Just to be clear: it's not for every student (at least not yet!). We are in a research phase sharing it with a limited subset of users. More details about our approach to the responsible development of AI: https://blog.khanacademy.org/aiguidelines/
It better not be for every student. I am very familiar with Khan Academy as I am currently guiding a student through several AP courses on khanacademy. In my opinion, khan academy's time would be better spent fixing the UI for teachers, and improving the organization of the physics curriculum.
I would prefer that khan academy not be dragged into some PR fluff piece for some AI shill.

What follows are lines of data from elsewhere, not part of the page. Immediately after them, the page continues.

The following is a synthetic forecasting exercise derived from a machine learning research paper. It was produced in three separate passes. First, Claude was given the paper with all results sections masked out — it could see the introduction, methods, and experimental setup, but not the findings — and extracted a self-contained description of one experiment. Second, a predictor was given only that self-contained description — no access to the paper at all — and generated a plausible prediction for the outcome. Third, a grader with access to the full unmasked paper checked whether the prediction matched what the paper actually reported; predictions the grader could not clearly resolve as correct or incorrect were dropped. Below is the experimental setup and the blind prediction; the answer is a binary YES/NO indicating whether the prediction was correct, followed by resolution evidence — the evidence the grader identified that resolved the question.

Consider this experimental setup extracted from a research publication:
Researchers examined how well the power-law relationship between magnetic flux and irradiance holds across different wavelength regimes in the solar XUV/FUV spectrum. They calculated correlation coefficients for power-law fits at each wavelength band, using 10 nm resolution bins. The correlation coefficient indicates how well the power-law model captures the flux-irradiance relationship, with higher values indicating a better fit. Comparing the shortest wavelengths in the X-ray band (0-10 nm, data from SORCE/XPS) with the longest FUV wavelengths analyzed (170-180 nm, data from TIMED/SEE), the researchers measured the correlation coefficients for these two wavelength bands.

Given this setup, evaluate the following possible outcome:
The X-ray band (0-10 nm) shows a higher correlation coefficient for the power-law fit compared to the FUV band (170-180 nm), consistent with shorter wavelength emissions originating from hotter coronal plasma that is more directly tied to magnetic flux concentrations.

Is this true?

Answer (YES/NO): YES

Do you know if/how someone can get involved with this at the research phase? I have a daughter who will be entering 1st grade next year and I'd be interested in having her try this out if there was a way of signing up.
I was a high school English teacher for about ten years before transitioning into tech last July. Has KA explored assistive assessment tools for in-person instruction?
Are the tolerances in education really that tight?
How many terrible teachers are allowed to continue to teach after decades of disastrous results?
How many ideologues with no interest in teaching, but every interest in indoctrinating young minds, are tolerated because the alternative is "no teacher" and the class wouldn't run?
How many teachers who would fail state exams, teach, despite relying on answer sheets to be "competent"?
I agree with you that on the top end of education, this is no replacement and at best a supplementary tool. For the poor kid in a bad neighbourhood whose teacher is more interested in "de-colonizing" mathematics than teaching mathematics, this is a Godsend.
Firstly, the unreliability may not be permanent, and we may improve the AI accuracy in the future.
Secondly, we need to figure out what works and what not, and we're in the middle of such phase.
Finally, there is no need to be alarmed, even with hallucinations, the amount of advanced (and reliable) knowledge provided by the AI vastly counterbalances the small mistakes. The elitist mindset needs to die, let's give access to advanced knowledge to everybody and stop putting it behind some unreachable walls.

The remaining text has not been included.